Consolidation fintech : vers un oligopole non régulé ?

Adyen, Block, Apple Pay : les perdants d’une fusion Stripe-PayPal

Si la fusion aboutit, les concurrents se retrouvent face à un géant inattaquable. Adyen, la fintech néerlandaise valorisée à 40 milliards d’euros, perd son avantage d’intégrateur indépendant. Block (anciennement Square), valorisé à 50 milliards de dollars, voit son marché américain des PME menacé par la combinaison Stripe-Braintree. Apple Pay et Google Pay, qui dépendent de l’infrastructure de traitement de paiement sous-jacente, pourraient devoir négocier avec un quasi-monopole.

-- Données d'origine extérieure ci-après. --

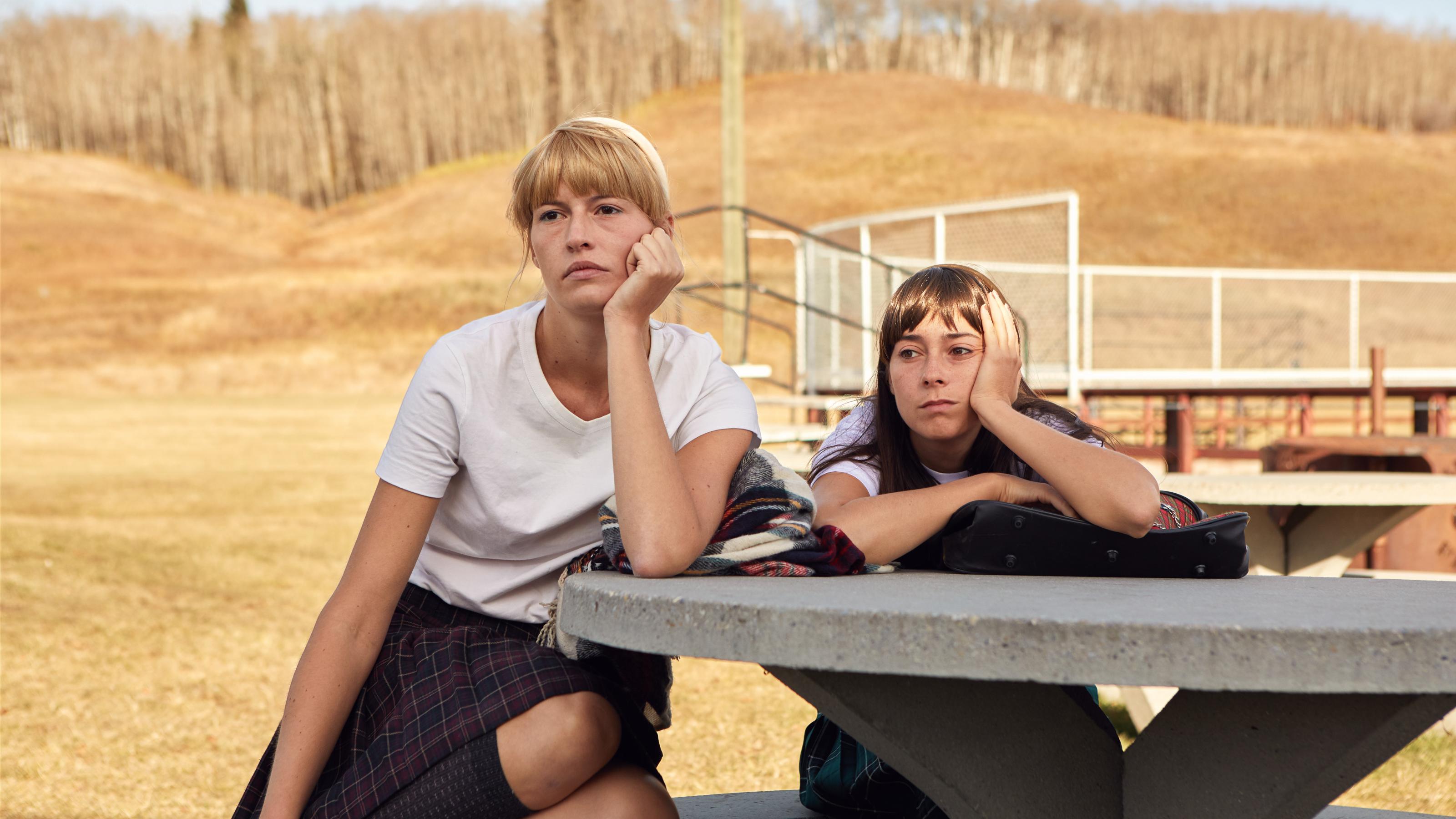 Zwei junge Frauen sitzen auf einem der Geräte eines leeren Spielplatzes und schauen in die Kamera.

Les barrières à l’entrée pour de nouveaux acteurs deviennent insurmontables. Lancer une fintech de paiement nécessite déjà des licences bancaires complexes, des investissements technologiques massifs, et des années pour construire une base marchande. Face à un Stripe-PayPal unifié, contrôlant des centaines de millions de comptes et des milliards de transactions, aucun nouvel entrant ne peut espérer rivaliser. Le marché se fige en oligopole : deux ou trois acteurs dominants (Stripe-PayPal, peut-être Block après consolidation, et les géants tech Apple-Google), et une frange de spécialistes de niche condamnés à la marginalité.